A permissão de saída prevista na Lei de Execução Penal analisada sob o viés da dignidade da pessoa humana.

A Lei de Execução Penal, como é conhecida a Lei nº 7.210/1984, prevê uma série de regras para o caso de cumprimento das condenações penais. Entre elas, está prevista a “permissão de saída”, no art. 120, que se refere a uma das espécies de autorização de saída para aqueles que se encontram encarcerados.

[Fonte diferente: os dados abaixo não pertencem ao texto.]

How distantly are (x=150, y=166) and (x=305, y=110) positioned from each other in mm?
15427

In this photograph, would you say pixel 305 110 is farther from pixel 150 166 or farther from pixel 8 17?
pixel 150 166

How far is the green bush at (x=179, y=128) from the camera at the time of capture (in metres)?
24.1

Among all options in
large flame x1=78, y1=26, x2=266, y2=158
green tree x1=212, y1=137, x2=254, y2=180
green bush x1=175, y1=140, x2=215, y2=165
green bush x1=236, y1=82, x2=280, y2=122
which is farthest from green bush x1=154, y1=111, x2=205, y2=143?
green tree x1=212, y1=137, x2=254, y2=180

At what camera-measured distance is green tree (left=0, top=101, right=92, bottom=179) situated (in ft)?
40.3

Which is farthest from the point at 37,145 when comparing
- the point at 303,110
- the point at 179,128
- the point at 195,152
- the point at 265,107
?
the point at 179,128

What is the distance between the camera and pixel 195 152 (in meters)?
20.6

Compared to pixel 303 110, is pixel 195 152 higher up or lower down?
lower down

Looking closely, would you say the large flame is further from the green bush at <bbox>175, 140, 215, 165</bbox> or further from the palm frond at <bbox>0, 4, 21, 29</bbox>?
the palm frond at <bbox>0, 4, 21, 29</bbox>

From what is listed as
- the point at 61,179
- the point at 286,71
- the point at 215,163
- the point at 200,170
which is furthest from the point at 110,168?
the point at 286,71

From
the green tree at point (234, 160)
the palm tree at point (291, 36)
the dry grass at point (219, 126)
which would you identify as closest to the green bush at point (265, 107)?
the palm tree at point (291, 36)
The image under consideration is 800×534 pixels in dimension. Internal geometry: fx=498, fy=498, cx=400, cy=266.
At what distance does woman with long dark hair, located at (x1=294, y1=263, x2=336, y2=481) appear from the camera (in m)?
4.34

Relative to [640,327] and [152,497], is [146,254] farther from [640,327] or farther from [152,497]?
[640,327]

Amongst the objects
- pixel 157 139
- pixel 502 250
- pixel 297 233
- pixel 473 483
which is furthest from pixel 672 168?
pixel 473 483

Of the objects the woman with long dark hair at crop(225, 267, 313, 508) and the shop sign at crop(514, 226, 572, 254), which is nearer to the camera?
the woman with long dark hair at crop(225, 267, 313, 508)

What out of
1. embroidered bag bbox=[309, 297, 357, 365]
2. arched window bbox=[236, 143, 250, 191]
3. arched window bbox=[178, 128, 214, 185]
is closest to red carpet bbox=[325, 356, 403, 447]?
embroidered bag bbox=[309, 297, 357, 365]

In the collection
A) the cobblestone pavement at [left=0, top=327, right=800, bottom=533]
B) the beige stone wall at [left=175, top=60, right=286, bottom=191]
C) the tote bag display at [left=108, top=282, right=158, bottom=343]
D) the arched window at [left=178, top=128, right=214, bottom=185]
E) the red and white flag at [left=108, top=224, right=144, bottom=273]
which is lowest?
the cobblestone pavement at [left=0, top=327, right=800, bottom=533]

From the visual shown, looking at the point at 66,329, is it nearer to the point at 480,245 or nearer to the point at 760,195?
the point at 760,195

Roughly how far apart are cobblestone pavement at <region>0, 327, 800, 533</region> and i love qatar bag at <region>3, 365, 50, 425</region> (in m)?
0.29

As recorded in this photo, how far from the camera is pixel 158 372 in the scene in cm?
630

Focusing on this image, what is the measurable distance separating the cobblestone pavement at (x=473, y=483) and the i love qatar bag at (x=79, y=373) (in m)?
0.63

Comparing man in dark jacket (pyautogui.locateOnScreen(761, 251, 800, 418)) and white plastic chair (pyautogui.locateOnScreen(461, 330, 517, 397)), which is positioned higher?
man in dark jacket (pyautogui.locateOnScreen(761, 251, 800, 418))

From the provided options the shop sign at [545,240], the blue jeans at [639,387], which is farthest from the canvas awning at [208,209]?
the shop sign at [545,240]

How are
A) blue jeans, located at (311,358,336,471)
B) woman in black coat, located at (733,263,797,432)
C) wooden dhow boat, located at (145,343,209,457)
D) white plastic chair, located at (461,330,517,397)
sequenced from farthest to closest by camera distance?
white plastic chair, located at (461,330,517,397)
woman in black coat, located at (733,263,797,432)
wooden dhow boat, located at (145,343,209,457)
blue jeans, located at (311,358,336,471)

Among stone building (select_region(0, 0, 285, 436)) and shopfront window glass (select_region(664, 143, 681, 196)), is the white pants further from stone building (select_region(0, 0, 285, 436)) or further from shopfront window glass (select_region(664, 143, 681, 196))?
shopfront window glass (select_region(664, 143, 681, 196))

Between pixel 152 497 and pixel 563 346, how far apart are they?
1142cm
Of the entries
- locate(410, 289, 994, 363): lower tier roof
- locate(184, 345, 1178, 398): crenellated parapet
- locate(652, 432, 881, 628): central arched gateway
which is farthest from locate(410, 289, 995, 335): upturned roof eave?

Embora a referida norma seja anterior à Constituição da República Federativa do Brasil, de 1988, a qual lhe deu novos contornos e maneiras de interpretação condizentes com a chamada Constituição Cidadã, o art. 120 existe desde a elaboração original da Lei de Execução Penal – LEP. Sendo assim, está previsto legalmente, desde 1984, que:

Art. 120. Os condenados que cumprem pena em regime fechado ou semiaberto e os presos provisórios poderão obter permissão para sair do estabelecimento, mediante escolta, quando ocorrer um dos seguintes fatos:

I - falecimento ou doença grave do cônjuge, companheira, ascendente, descendente ou irmão;

II - necessidade de tratamento médico (parágrafo único do artigo 14).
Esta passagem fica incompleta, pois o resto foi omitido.